TEXT SEGMENT ::
• • •

Posted in Books, History, Monographs, United States on 2013-02-22 02:25Z by Steven

Aristocrats of Color: The Black Elite, 1880–1920

University of Arkansas Press
2000
464 pages
64 illustrations
Paperback ISBN: 978-1-55728-593-5 | 1-55728-593-4

Willard B. Gatewood, Alumni Distinguished Professor of History Emeritus
University of Arkansas, Fayetteville

This monumental work is a classic study of the black “aristocracy” which developed in the United States in the years following Reconstruction.

Every American city had a small, self-aware, and active black elite, who felt it was their duty to set the standard for the less fortunate members of their race and to lead their communities by example. Rank within this black upper class rested on such issues as the status of one’s forebears as either house servants or field hands, the darkness of one’s skin, and the level of one’s manners and education.

Professor Gatewood’s study examines this class of African Americans by looking at the genealogies and occupations of specific families and individuals throughout the United States and their roles in their various communities. The resulting narrative is a full and illuminating account of a most influential segment of the African-American population. It explores fully the distinctive background, prestige, attitudes, behavior, power, and culture of this class. The Black Community Studies series from the University of Arkansas Press, edited by Professor Gatewood, continues to examine many of the same themes first explored in this important study.

• • •

Brief descriptive captions ::
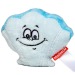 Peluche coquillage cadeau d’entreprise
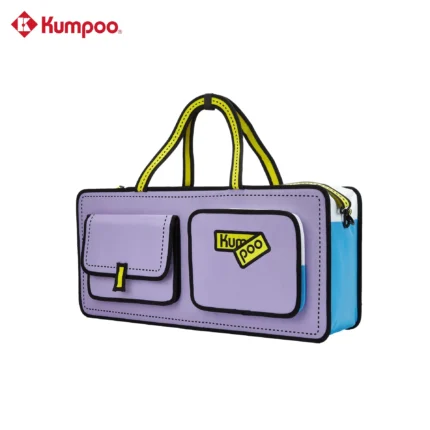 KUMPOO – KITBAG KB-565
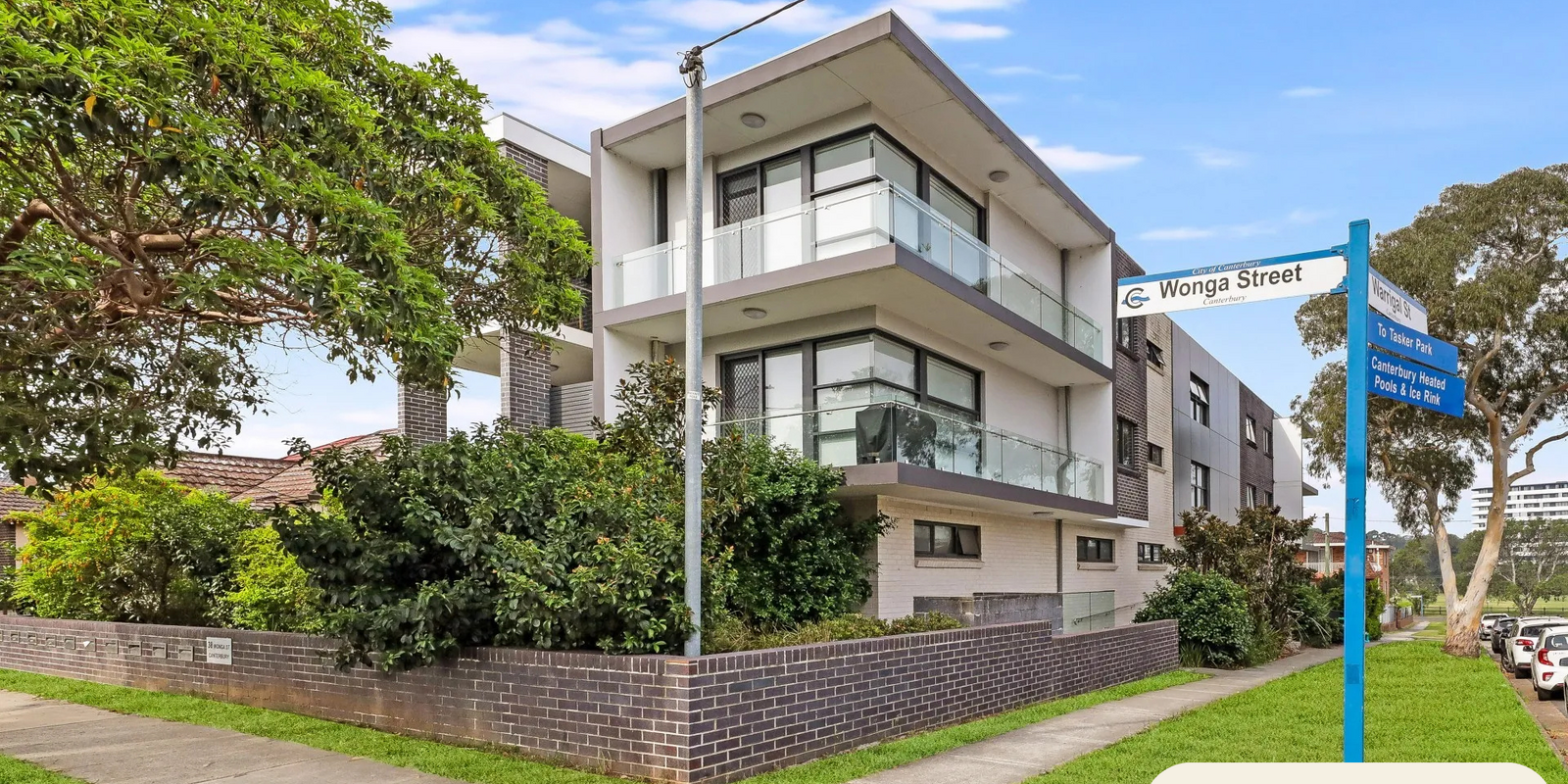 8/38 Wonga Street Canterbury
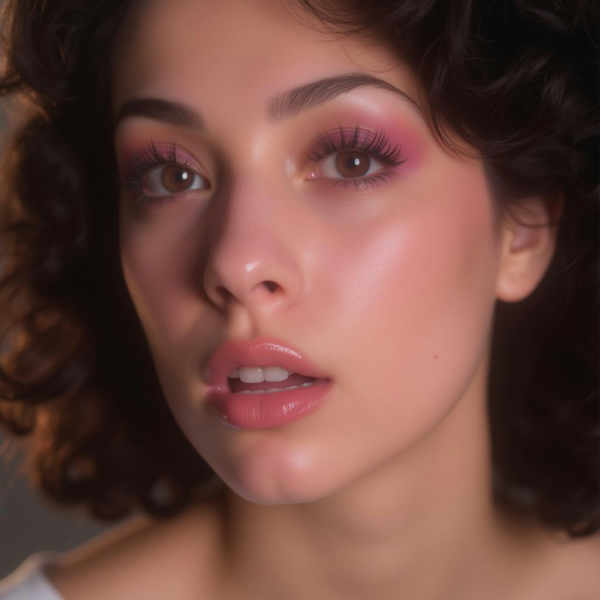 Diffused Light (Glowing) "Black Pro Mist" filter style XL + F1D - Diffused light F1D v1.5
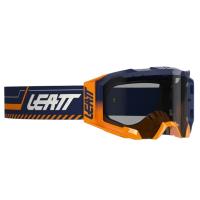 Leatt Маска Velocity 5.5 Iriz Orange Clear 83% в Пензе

• • •

EXERCISE 1 ::
List the aspects of the black elite that the book description says the study "explores fully."
EXERCISE 2 ::
Reproduce the caption lines of all five entries above, leaving the pictures out.

TASK OUTPUT 1 ::
- Distinctive background
- Prestige
- Attitudes
- Behavior
- Power
- Culture

TASK OUTPUT 2 ::
 Peluche coquillage cadeau d’entreprise
 KUMPOO – KITBAG KB-565
 8/38 Wonga Street Canterbury
 Diffused Light (Glowing) "Black Pro Mist" filter style XL + F1D - Diffused light F1D v1.5
 Leatt Маска Velocity 5.5 Iriz Orange Clear 83% в Пензе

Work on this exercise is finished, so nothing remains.